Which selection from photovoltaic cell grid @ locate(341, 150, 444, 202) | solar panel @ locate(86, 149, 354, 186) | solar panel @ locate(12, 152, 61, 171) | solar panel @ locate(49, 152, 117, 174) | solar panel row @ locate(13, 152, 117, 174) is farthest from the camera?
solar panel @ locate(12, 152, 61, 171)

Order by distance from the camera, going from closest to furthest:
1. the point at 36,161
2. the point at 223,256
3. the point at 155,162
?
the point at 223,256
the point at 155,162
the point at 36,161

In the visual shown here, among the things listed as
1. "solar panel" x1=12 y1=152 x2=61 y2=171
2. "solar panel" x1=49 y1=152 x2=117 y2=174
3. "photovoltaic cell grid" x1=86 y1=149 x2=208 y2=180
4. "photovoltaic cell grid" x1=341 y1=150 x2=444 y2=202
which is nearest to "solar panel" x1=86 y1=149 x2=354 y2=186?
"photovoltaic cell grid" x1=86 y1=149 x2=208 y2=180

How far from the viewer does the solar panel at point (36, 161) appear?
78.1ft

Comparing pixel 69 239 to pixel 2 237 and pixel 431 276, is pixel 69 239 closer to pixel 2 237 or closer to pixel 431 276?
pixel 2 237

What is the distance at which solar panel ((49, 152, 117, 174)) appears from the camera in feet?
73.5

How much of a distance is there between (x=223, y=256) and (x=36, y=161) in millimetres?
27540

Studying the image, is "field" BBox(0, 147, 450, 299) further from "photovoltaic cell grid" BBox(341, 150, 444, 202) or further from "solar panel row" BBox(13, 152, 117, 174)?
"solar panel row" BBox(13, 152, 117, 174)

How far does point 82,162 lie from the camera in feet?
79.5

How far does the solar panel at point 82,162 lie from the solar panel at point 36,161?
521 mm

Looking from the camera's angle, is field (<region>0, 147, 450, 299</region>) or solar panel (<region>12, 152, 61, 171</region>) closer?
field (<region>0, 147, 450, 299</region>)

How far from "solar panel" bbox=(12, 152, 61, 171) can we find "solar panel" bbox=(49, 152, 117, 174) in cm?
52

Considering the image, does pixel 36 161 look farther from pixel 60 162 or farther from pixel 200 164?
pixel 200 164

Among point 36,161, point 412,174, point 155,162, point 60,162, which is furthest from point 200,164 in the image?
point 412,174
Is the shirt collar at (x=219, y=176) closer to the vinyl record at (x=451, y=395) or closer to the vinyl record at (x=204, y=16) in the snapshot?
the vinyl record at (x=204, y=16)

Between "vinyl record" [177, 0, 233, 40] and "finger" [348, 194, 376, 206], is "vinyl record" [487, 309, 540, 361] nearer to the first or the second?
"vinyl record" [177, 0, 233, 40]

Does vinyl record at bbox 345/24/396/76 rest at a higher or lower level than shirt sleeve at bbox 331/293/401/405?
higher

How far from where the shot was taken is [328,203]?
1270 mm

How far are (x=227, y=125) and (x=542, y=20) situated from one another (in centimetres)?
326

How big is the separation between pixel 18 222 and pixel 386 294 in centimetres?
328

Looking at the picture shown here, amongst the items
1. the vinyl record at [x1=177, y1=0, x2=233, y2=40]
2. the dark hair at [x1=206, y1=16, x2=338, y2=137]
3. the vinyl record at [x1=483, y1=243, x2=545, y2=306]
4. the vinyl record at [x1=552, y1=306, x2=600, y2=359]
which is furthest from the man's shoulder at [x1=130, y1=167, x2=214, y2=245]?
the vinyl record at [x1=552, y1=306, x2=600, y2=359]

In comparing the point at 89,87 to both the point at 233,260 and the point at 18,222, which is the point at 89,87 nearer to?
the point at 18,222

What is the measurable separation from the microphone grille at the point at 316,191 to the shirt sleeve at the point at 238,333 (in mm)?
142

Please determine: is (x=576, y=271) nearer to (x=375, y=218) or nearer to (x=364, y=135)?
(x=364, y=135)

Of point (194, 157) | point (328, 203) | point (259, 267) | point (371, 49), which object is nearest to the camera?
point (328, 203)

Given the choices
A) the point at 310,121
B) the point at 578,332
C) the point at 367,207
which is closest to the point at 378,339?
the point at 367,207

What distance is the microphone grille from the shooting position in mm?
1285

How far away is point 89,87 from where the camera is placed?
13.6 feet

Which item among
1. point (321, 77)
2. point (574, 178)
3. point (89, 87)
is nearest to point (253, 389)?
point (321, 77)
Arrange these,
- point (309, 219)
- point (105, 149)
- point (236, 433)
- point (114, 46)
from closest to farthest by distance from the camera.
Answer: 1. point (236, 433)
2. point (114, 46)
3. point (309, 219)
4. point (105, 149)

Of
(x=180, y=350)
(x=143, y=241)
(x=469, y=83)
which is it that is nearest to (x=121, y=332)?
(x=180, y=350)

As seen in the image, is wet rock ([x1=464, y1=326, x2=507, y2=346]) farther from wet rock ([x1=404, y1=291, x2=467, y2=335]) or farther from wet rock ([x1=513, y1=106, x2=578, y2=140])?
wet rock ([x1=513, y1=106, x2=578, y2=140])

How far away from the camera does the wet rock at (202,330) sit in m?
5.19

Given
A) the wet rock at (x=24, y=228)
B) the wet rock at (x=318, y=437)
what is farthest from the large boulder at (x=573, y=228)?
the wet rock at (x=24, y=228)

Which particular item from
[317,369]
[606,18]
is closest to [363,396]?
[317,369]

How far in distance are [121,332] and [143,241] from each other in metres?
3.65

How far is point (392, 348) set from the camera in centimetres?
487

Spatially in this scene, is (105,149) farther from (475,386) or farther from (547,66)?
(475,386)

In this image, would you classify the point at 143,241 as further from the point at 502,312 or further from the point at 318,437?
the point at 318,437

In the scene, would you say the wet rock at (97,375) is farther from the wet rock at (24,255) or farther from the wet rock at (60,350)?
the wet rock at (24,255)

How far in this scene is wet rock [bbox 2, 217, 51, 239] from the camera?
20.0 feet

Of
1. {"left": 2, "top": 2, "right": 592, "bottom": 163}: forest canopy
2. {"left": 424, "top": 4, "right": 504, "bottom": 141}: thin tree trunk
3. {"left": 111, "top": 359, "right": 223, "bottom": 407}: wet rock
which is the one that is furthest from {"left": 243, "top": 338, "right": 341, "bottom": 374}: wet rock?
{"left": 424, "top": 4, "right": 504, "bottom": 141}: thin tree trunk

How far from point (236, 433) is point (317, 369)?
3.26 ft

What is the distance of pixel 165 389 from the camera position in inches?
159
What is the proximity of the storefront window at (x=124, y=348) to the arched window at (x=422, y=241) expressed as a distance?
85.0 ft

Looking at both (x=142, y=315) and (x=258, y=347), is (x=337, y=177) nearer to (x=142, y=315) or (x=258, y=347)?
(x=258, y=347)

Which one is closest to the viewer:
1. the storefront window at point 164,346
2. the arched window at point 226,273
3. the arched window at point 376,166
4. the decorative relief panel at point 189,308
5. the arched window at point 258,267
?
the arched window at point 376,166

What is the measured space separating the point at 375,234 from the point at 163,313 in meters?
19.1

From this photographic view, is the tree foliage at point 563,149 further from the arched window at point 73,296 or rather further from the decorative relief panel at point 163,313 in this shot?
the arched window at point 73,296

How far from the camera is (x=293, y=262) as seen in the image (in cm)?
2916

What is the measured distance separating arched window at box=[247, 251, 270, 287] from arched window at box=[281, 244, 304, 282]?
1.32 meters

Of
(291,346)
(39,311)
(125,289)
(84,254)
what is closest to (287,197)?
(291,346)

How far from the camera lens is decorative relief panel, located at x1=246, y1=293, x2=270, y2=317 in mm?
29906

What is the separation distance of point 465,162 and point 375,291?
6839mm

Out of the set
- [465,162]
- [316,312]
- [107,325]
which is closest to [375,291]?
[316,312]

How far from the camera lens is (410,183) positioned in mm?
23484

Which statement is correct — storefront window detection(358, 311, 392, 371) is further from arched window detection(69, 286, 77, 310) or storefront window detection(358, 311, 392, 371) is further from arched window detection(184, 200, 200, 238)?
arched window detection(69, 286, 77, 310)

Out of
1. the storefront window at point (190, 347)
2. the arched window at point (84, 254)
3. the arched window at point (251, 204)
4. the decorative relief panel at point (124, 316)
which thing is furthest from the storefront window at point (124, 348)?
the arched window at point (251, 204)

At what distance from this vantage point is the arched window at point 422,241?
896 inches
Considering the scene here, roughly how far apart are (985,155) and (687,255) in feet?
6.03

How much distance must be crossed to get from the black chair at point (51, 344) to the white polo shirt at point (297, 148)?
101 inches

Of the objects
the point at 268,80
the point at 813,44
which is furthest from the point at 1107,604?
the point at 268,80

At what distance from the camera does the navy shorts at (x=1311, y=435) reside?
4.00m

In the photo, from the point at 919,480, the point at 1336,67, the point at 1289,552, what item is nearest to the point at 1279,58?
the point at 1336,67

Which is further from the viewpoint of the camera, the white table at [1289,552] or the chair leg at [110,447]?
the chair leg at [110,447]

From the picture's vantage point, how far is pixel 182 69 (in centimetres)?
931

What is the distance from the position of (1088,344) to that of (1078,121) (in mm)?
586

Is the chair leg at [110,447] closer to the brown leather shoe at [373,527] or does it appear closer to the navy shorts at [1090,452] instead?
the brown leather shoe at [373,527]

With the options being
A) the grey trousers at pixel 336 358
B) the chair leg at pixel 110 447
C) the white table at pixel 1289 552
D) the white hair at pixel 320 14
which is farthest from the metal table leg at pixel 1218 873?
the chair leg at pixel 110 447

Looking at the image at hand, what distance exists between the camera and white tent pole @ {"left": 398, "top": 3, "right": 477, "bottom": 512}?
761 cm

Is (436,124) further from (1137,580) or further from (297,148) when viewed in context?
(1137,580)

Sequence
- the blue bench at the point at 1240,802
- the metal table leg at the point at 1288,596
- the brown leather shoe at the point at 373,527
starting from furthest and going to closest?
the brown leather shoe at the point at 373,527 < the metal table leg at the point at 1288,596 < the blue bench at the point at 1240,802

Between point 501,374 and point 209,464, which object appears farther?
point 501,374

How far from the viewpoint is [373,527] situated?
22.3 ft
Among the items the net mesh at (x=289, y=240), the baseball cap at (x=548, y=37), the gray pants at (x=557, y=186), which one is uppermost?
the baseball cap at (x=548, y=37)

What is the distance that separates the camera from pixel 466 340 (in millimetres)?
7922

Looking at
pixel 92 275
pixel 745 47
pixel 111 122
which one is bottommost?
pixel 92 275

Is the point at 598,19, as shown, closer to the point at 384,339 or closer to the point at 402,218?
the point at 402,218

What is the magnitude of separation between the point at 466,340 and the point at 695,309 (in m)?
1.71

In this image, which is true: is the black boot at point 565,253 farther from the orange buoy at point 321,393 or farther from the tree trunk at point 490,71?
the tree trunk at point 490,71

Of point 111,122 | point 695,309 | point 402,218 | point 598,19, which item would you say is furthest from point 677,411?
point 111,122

__DIRECTIONS FOR THIS TASK__: Reproduce precisely the span of lines that begins at the line containing "Between point 501,374" and ends with the last line of the listing.

__SOLUTION__:
Between point 501,374 and point 209,464, which object appears farther?
point 501,374

How far from the viewpoint is [373,527] situated?
22.3 ft
Among the items the net mesh at (x=289, y=240), the baseball cap at (x=548, y=37), the gray pants at (x=557, y=186), which one is uppermost?
the baseball cap at (x=548, y=37)

What is the distance that separates the camera from pixel 466 340 (in millimetres)?
7922

Looking at
pixel 92 275
pixel 745 47
pixel 111 122
which one is bottommost?
pixel 92 275

Is the point at 598,19, as shown, closer to the point at 384,339 or closer to the point at 402,218?
the point at 402,218

What is the magnitude of separation between the point at 466,340 and the point at 695,309 (in m)?
1.71

In this image, which is true: is the black boot at point 565,253 farther from the orange buoy at point 321,393 or farther from the tree trunk at point 490,71?
the tree trunk at point 490,71

Of point 111,122 | point 695,309 | point 402,218 | point 598,19, which item would you say is furthest from point 677,411?
point 111,122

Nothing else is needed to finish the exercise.